§ **YOUR TASK**
Switch every "Chapter" in the items to "Part", leaving all other text unchanged, and write out the captions without the pictures.

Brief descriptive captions
________________________________________

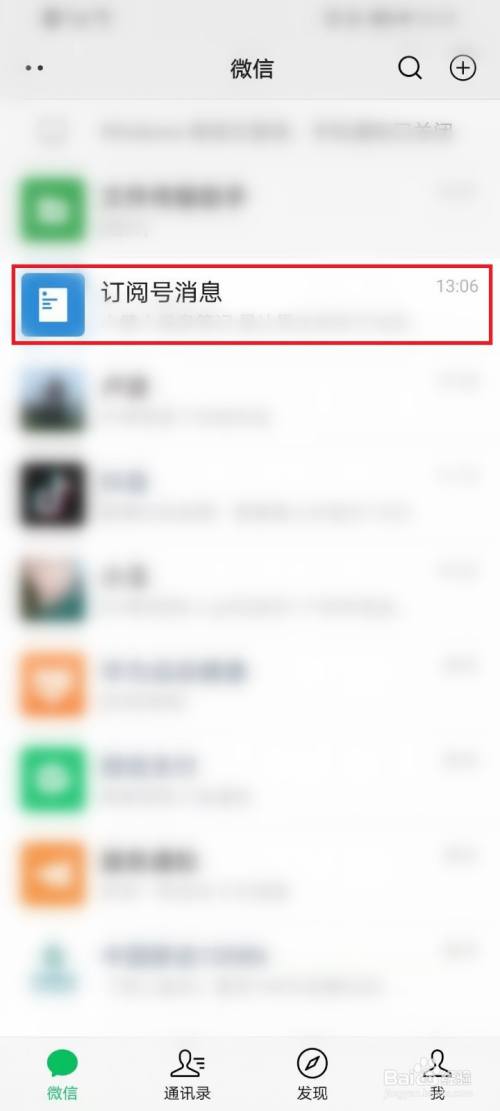 微信老是弹出订阅号消息怎么删除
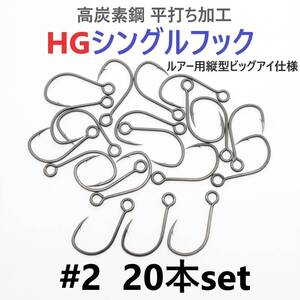 【送料110円】高炭素鋼 平打ち加工 ハイグレードシングルフック #2 20本セット ソルト対応 ブラックニッケルメッキ 縦アイ ビッグアイ仕様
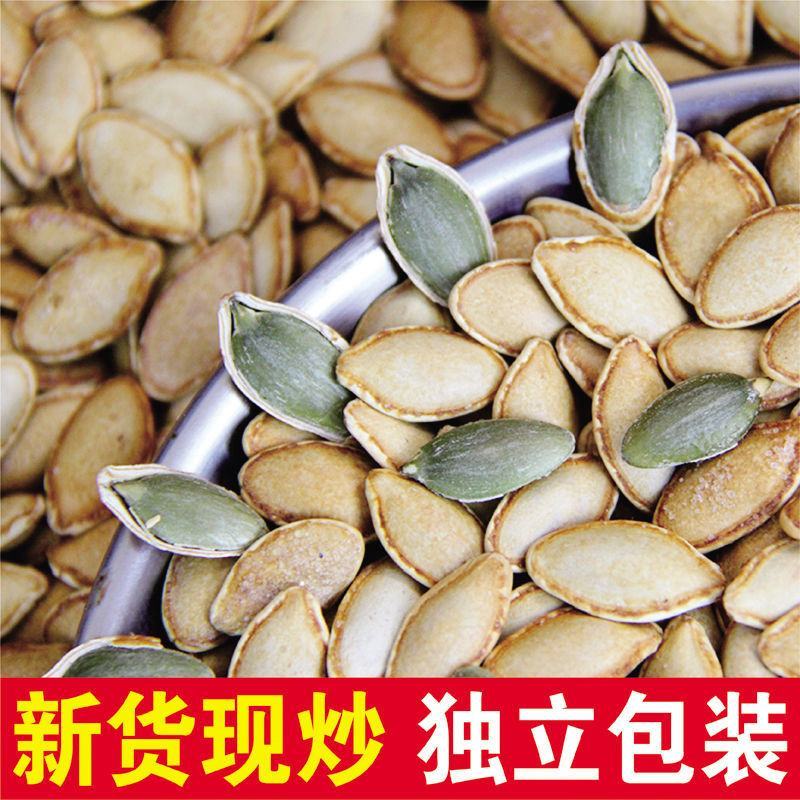 新货独立包装椒盐五香原味南瓜子小包装盐焗纸皮生南瓜子批发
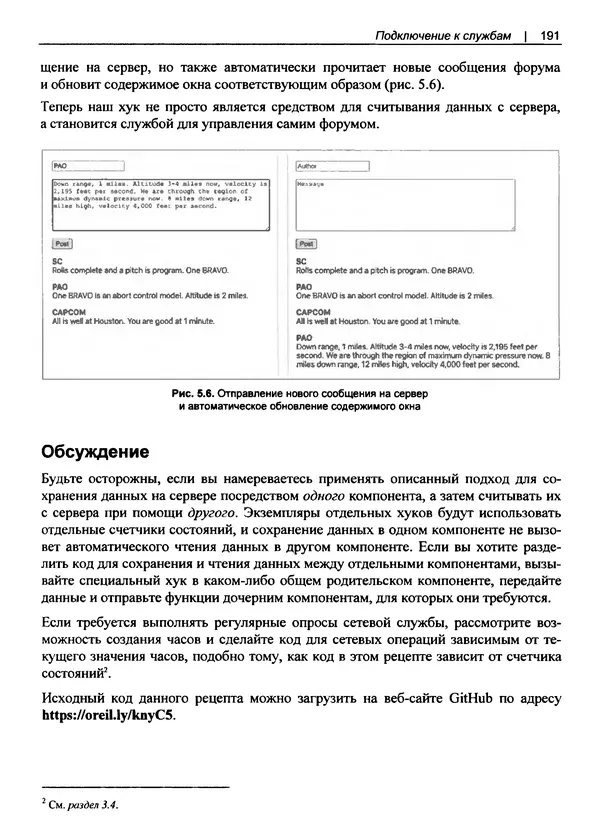 Дэвид Гриффитс - React. Сборник рецептов - Страница № 192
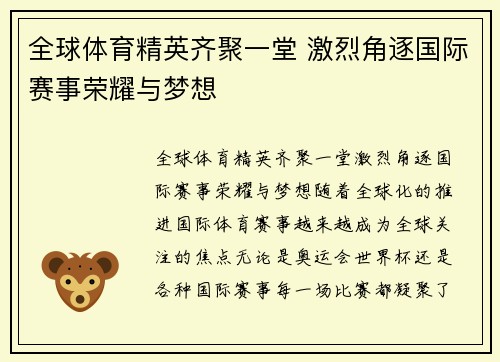 全球体育精英齐聚一堂 激烈角逐国际赛事荣耀与梦想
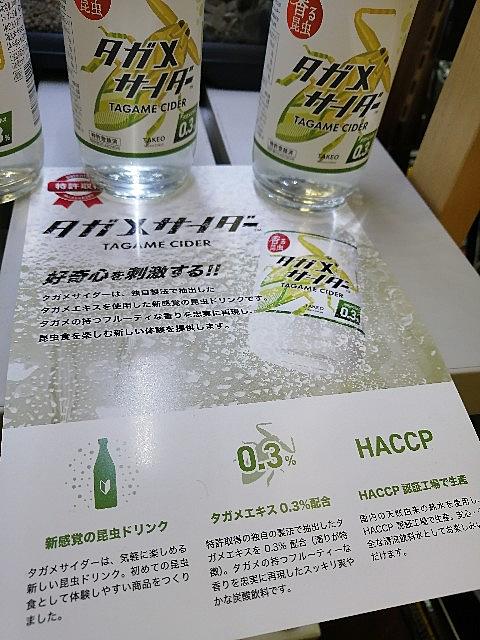 タガメとは 動植物の人気 最新記事を集めました はてな
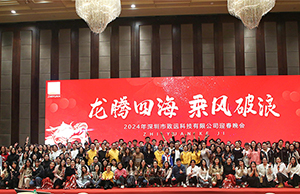 2024年年会，龙腾四海  乘风破浪。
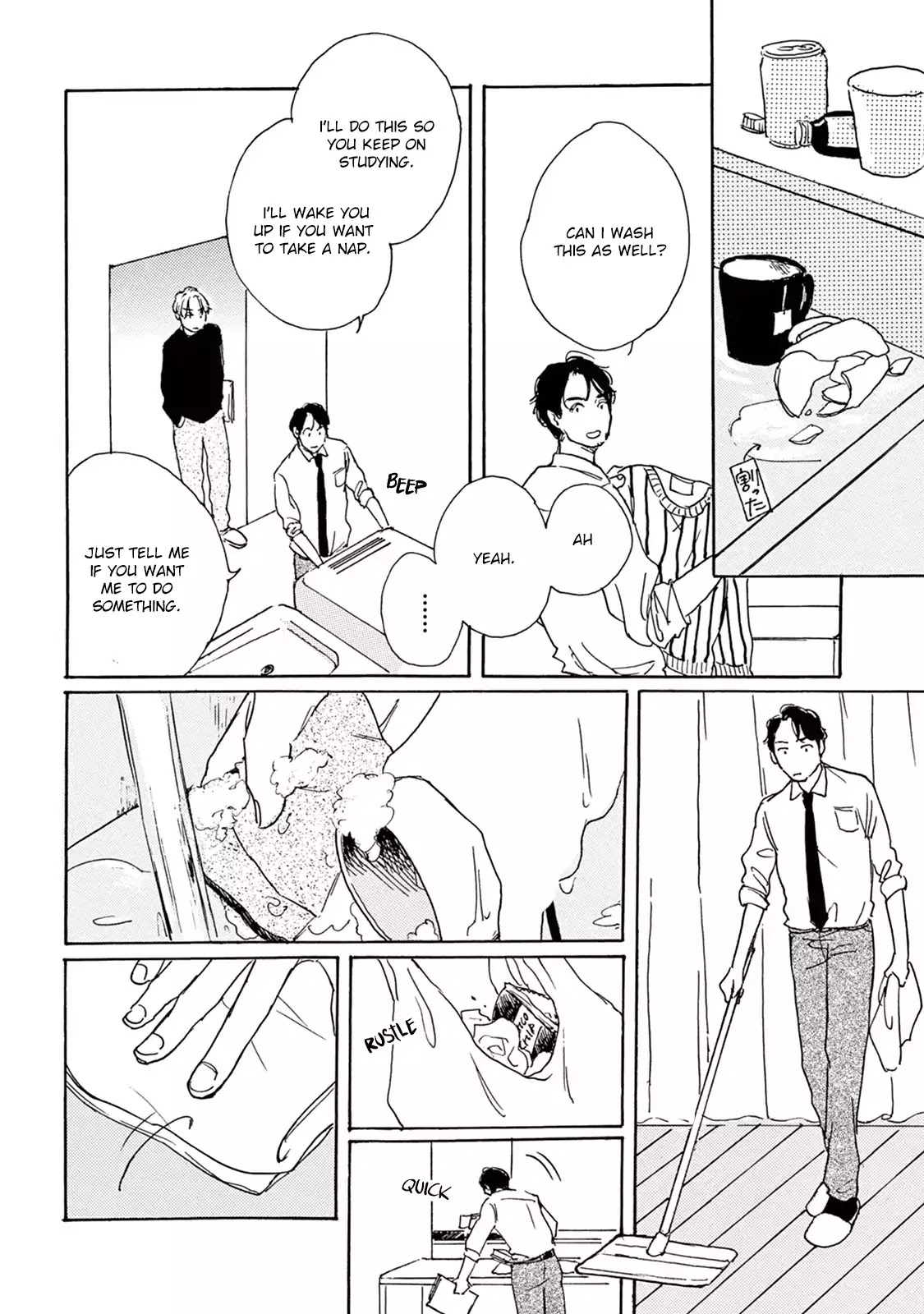 Young Bad Education Chapter 2.7 page 8 - Vol.2 Chapter 7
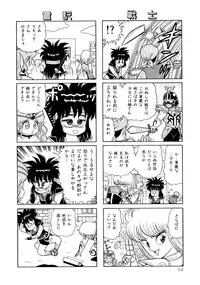 [Yamaguchi Miyuki] Michizure Choujotai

________________________________________

§ **FINISHED EXERCISE**
 微信老是弹出订阅号消息怎么删除
 【送料110円】高炭素鋼 平打ち加工 ハイグレードシングルフック #2 20本セット ソルト対応 ブラックニッケルメッキ 縦アイ ビッグアイ仕様
 新货独立包装椒盐五香原味南瓜子小包装盐焗纸皮生南瓜子批发
 Дэвид Гриффитс - React. Сборник рецептов - Страница № 192
 全球体育精英齐聚一堂 激烈角逐国际赛事荣耀与梦想
 タガメとは 動植物の人気 最新記事を集めました はてな
 2024年年会，龙腾四海  乘风破浪。
 Young Bad Education Part 2.7 page 8 - Vol.2 Part 7
 [Yamaguchi Miyuki] Michizure Choujotai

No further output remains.